- Stated problem
Collect every line below that contains the string "officer" and copy each one in full. Treat uppercase and lowercase letters as different.

* Start Given records *

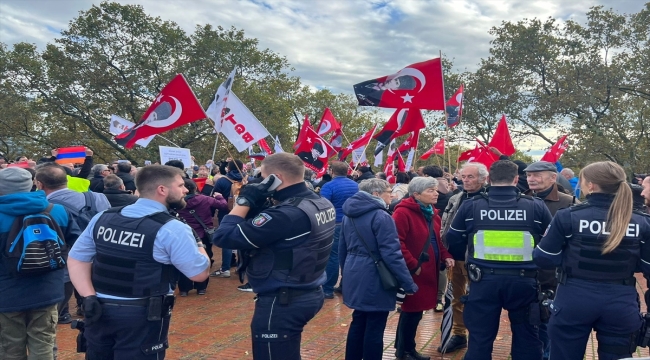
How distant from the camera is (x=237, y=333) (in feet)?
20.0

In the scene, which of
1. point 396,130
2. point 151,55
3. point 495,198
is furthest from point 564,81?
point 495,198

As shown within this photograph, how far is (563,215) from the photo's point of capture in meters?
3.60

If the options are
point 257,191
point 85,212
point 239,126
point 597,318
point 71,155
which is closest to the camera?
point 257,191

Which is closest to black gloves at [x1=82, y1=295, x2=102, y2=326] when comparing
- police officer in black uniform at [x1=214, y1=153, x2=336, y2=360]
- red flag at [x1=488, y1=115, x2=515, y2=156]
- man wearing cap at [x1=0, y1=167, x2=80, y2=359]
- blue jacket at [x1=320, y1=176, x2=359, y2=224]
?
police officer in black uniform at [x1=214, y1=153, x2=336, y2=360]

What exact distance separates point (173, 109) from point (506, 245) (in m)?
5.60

* End Given records *
* Start Given records *

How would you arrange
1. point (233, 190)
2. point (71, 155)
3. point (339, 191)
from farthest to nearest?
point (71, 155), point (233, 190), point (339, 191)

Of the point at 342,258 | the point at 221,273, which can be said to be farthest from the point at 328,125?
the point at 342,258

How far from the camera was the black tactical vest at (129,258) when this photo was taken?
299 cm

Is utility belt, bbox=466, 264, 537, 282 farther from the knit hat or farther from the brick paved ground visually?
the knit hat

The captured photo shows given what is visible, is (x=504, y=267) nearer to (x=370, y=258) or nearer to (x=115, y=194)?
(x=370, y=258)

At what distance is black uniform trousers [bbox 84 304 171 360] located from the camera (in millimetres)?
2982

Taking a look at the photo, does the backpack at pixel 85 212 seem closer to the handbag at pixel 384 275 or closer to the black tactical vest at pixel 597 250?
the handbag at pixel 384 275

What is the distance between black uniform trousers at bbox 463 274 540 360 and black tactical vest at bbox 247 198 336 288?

* End Given records *
* Start Given records *

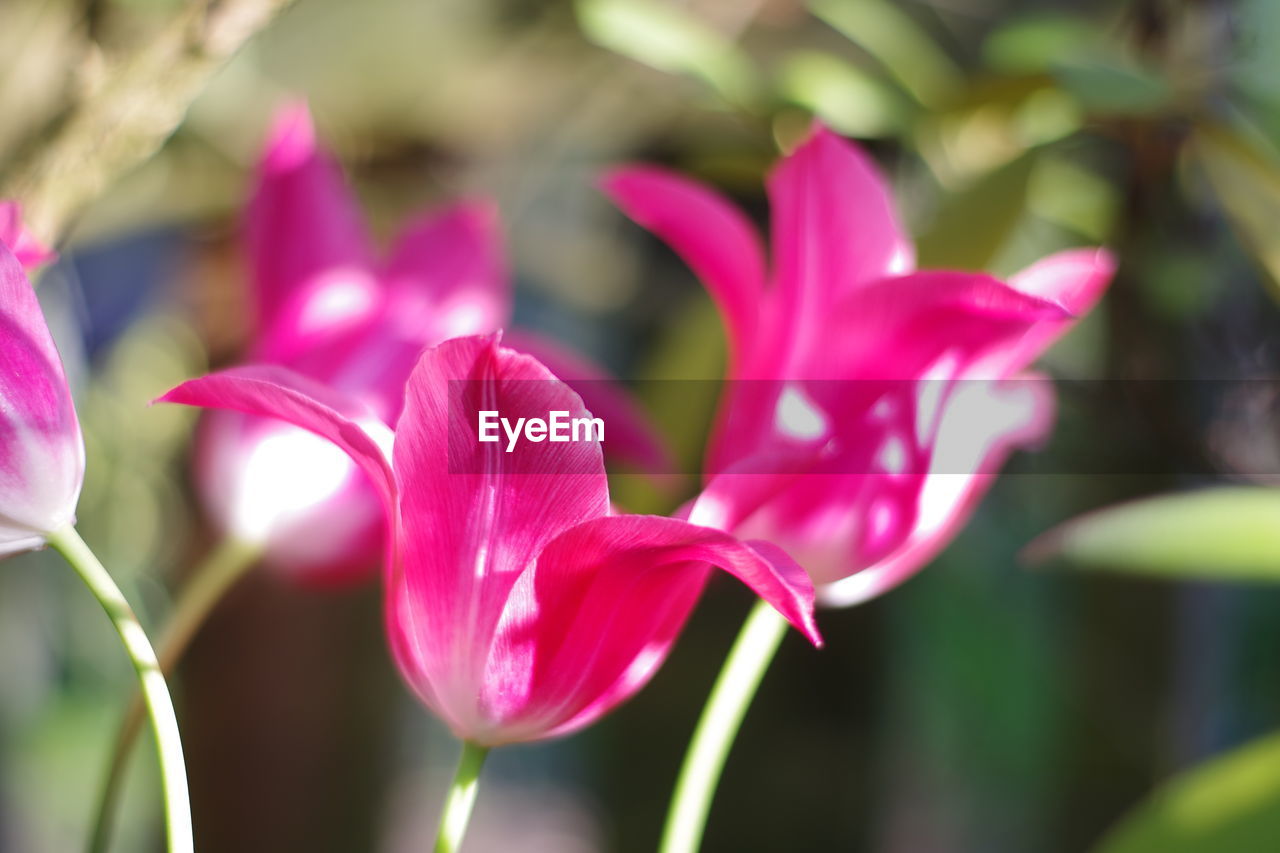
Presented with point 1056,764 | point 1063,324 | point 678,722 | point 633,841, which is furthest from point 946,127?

* End Given records *

- Answer to the task
- police officer in black uniform at [x1=214, y1=153, x2=336, y2=360]
police officer in black uniform at [x1=214, y1=153, x2=336, y2=360]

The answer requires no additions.